Nervous Systems
Quantified Life and the Social Question
Nervous Systems is an exhibition about how our experience and understanding of the “self” and the “social” are changing. It looks at how we become part of vast networked infrastructures and the way that abstract laws of the market and finance capitalism translate into subjective experience and embodied activity. It asks how the enormous amounts of data about human behavior affect and transform this behavior.
Todays’ agitated nation-states and overreaching institutions often act according to the fantasy that given sufficient information, threats, disasters, and disruptions can be predicted and controlled; economies can be managed; and profit margins can be elevated. This new belief in technological solutions fostered by data analysis, reality mining, pattern recognition, and forecasting increasingly dominates all aspects of contemporary society and replaces political and hermeneutical processes.

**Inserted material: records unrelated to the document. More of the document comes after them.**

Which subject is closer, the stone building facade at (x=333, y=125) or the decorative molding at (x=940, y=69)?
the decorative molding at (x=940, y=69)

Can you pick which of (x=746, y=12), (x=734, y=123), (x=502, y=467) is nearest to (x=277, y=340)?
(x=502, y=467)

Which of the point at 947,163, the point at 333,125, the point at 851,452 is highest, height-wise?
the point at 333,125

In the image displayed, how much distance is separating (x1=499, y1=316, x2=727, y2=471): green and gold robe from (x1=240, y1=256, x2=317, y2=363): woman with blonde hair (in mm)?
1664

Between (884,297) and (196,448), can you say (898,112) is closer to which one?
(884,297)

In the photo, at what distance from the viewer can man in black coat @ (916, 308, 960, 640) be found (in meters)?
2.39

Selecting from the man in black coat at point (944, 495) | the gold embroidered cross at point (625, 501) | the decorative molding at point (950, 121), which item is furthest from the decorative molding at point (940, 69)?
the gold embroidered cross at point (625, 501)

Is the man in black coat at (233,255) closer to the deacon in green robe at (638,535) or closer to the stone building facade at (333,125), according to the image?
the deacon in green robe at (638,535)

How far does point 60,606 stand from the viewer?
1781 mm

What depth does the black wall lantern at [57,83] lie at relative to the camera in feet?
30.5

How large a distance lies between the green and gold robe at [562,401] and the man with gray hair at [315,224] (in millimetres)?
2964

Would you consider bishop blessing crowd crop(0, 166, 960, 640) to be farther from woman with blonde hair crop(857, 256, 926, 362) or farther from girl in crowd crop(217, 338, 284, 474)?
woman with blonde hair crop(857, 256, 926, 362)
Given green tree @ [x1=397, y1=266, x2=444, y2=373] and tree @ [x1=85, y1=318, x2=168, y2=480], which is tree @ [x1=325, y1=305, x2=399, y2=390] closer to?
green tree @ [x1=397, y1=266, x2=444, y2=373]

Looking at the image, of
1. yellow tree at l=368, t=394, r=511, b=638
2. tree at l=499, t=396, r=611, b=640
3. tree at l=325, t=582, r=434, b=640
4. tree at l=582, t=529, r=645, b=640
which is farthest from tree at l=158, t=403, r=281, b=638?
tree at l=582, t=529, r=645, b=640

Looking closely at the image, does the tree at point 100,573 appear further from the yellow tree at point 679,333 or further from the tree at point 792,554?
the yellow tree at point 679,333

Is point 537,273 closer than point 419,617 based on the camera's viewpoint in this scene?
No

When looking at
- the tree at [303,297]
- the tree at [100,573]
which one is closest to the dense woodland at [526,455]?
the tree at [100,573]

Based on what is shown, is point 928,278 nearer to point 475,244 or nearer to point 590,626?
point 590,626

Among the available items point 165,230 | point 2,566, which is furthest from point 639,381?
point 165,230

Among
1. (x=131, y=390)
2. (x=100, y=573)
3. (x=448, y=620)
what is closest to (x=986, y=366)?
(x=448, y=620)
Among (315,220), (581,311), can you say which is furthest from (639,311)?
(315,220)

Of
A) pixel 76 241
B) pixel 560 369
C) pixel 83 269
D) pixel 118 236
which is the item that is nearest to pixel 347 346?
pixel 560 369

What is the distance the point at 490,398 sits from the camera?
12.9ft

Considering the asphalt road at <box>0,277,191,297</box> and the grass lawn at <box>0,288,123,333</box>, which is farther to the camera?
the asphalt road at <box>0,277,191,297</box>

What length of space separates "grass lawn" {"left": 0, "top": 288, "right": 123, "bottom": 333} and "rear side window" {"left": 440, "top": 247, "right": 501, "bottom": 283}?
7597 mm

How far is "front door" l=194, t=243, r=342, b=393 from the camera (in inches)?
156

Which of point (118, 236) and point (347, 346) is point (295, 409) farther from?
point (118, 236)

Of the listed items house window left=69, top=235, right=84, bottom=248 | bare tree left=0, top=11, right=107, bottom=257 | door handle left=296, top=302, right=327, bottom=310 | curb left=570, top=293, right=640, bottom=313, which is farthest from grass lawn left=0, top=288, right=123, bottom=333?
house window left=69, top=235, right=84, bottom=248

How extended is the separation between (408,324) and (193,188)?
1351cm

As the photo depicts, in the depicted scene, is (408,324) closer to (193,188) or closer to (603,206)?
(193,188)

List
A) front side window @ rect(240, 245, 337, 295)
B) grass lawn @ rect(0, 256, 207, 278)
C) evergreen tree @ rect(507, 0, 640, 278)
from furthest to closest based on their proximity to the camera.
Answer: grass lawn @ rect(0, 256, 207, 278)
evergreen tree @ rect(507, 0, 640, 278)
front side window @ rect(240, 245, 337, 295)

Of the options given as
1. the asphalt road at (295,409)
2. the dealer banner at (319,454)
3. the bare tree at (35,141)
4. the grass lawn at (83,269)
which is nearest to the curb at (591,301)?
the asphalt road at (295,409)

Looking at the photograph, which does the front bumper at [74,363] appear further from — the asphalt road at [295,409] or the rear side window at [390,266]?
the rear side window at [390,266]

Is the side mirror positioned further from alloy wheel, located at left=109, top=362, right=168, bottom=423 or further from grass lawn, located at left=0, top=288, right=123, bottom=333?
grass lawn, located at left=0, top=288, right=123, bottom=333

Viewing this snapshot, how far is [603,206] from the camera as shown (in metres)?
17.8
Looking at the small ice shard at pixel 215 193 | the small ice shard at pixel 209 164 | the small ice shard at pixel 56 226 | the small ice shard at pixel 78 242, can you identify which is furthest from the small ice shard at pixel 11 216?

The idea of a “nervous system” has become a chief motif to describe this proposed unification of life and technology; the organic and the machinic. Today, corporations speak of “smart nerves” and “synaptic real time connections” as managerial solutions to everything from government and business to natural ecologies. In the exhibition, a different notion of “nervousness” is being explored: the one that haunts todays’ systems and data-driven rationalities and ideologies. Visual, historical, and practical materials by artists, technologists, theorists, and activists cast light on specific ideas of governance, power, and control that have emerged over the last 100 years and how these have influenced the formation of our new data-economies. Against this backdrop, and in the context of contemporary capitalism, what used to be called the “social question”—the relationship between individuals, society, and state—has to be framed anew.